(Your instructions):
Please copy out the lines below word for word, leaving out the pictures.

(Record excerpts):
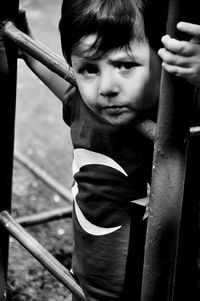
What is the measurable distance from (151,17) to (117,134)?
0.28 metres

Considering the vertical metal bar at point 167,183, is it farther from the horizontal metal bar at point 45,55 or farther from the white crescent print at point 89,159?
the white crescent print at point 89,159

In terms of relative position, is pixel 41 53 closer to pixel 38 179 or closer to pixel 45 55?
pixel 45 55

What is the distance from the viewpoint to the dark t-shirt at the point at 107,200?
1.27m

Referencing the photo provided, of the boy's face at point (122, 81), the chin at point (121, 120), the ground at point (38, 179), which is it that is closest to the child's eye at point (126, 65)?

(Exercise result):
What is the measurable distance from (151,17) to (117,134)?
0.28 metres

Considering the vertical metal bar at point 167,183, is it farther from the horizontal metal bar at point 45,55 or farther from the white crescent print at point 89,159?
the white crescent print at point 89,159

In terms of relative position, is pixel 41 53 closer to pixel 38 179 or closer to pixel 45 55?
pixel 45 55

What is the distance from the viewpoint to the dark t-shirt at the point at 107,200?
1.27m

Referencing the photo provided, of the boy's face at point (122, 81), the chin at point (121, 120), the ground at point (38, 179), which is it that is closest to the child's eye at point (126, 65)?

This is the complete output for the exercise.